*WHAT TO DO:* Repeat every record below exactly, omitting any pictures.

(Collection entries)
-*-*-
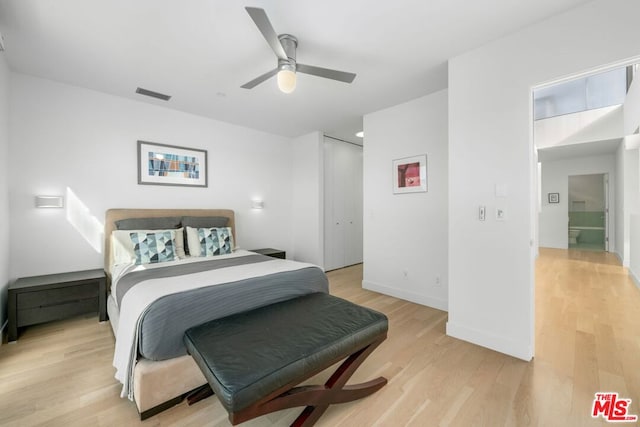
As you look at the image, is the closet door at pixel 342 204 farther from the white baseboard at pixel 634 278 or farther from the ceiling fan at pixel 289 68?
the white baseboard at pixel 634 278

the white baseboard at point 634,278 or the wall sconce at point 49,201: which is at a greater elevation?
the wall sconce at point 49,201

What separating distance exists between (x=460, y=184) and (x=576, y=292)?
292cm

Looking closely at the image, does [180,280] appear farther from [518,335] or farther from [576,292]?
[576,292]

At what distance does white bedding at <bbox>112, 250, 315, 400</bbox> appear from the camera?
166 cm

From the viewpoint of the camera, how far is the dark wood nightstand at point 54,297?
2.44 m

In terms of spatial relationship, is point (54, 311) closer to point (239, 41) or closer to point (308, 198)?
point (239, 41)

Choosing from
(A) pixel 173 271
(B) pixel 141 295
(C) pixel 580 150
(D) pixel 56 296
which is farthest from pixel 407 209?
(C) pixel 580 150

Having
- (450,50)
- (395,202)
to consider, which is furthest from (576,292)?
(450,50)

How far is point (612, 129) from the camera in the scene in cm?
521

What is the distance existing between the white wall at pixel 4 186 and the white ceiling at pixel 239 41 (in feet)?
0.78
-*-*-
*COMPLETED EXERCISE:*
As you look at the image, is the closet door at pixel 342 204 farther from the white baseboard at pixel 634 278 or farther from the ceiling fan at pixel 289 68?
the white baseboard at pixel 634 278

the white baseboard at point 634,278 or the wall sconce at point 49,201: which is at a greater elevation?
the wall sconce at point 49,201

What separating distance exists between (x=460, y=184) and (x=576, y=292)?
292cm

Looking closely at the image, does [180,280] appear farther from [518,335] or farther from [576,292]?
[576,292]

At what distance does white bedding at <bbox>112, 250, 315, 400</bbox> appear from the camera?
166 cm

From the viewpoint of the camera, how far is the dark wood nightstand at point 54,297?
2.44 m

In terms of spatial relationship, is point (54, 311) closer to point (239, 41) or closer to point (308, 198)?
point (239, 41)

Choosing from
(A) pixel 173 271
(B) pixel 141 295
(C) pixel 580 150
(D) pixel 56 296
which is farthest from pixel 407 209?
(C) pixel 580 150

Having
- (450,50)
- (395,202)
to consider, which is furthest from (576,292)?
(450,50)

How far is point (612, 129) from the camera in the scene in cm?
521

What is the distance existing between the white wall at pixel 4 186 and the white ceiling at pixel 239 41 (in feet)?
0.78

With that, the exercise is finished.